Les bruits de pas s’approchent de moi.
Tout me revient en tête dans un coup de foudre. Livnea, Soa, les chats roux, les manieurs, l’attaque… Mes douleurs témoignent de la vivacité de ces souvenirs. Le doute en profite pour revenir à l’attaque, malgré les multiples preuves que Soa m’a données.
— Si, murmuré-je la gorge serrée. Mais… Ça te dérange de refaire apparaître une flamme ? Pour être sûr que ce ne soit pas juste un mauvais rêve.
Son claquement de langue résonne avant même ma phrase terminée. Une douce chaleur glisse contre ma joue.

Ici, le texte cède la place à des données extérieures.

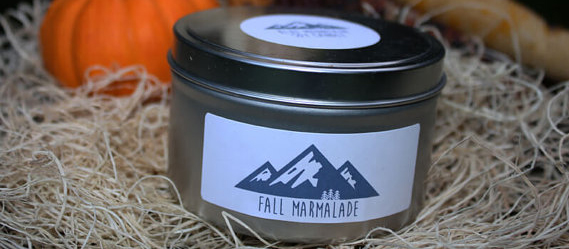 Aluminum Canister For Marmalade Candle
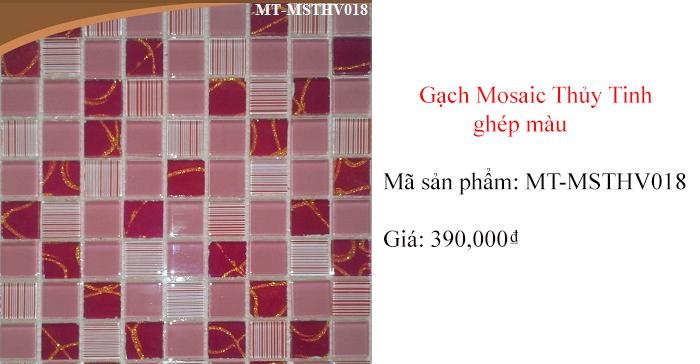 bao-gia-gach-mosaic-thuy-tinh-cho-phong-tam-sang-trong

Pas de bruit de briquet, pas de mauvaises blagues, juste… lui.
J’inspire, et j’expire. Je ne suis pas folle
— Ça fait cinq jours que tu te débats entre la vie et la mort…

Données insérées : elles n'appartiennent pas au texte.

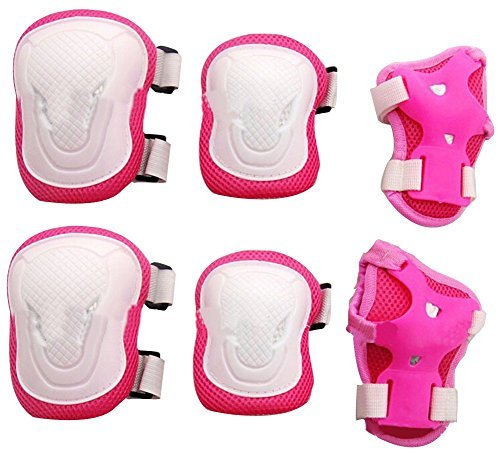Elandy Adult Women/men Unisex Knee Elbow Wrist Protective Pads Set for Skateboard Cycling Roller Skating and Other Outdoor Sports Safety Protective Gear Pads Set Color Pink+white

Cinq jours ? Ça explique ma faiblesse et mes douleurs. Les phrases sorties de ma bouche ce jours-là me reviennent à l’esprit, je n’étais pas dans mon état normal.
“Vos points vident mon air, pas mon énergie. Si vous cherchez à le faire, poser d’abord votre petite cuillère”
“Le seul liquide qui coulera ne viendra pas de moi, et il sera rouge.”
Des provocations, de simple provocation. Pourtant, leur essence me brûle encore la bouche. Sur le moment, j’avais l’impression de… Sentir la force de chaque mot… Comme s’ils appelaient…
Ces mots pèsent encore sur ma langue, comme si chaque syllabe était vivante.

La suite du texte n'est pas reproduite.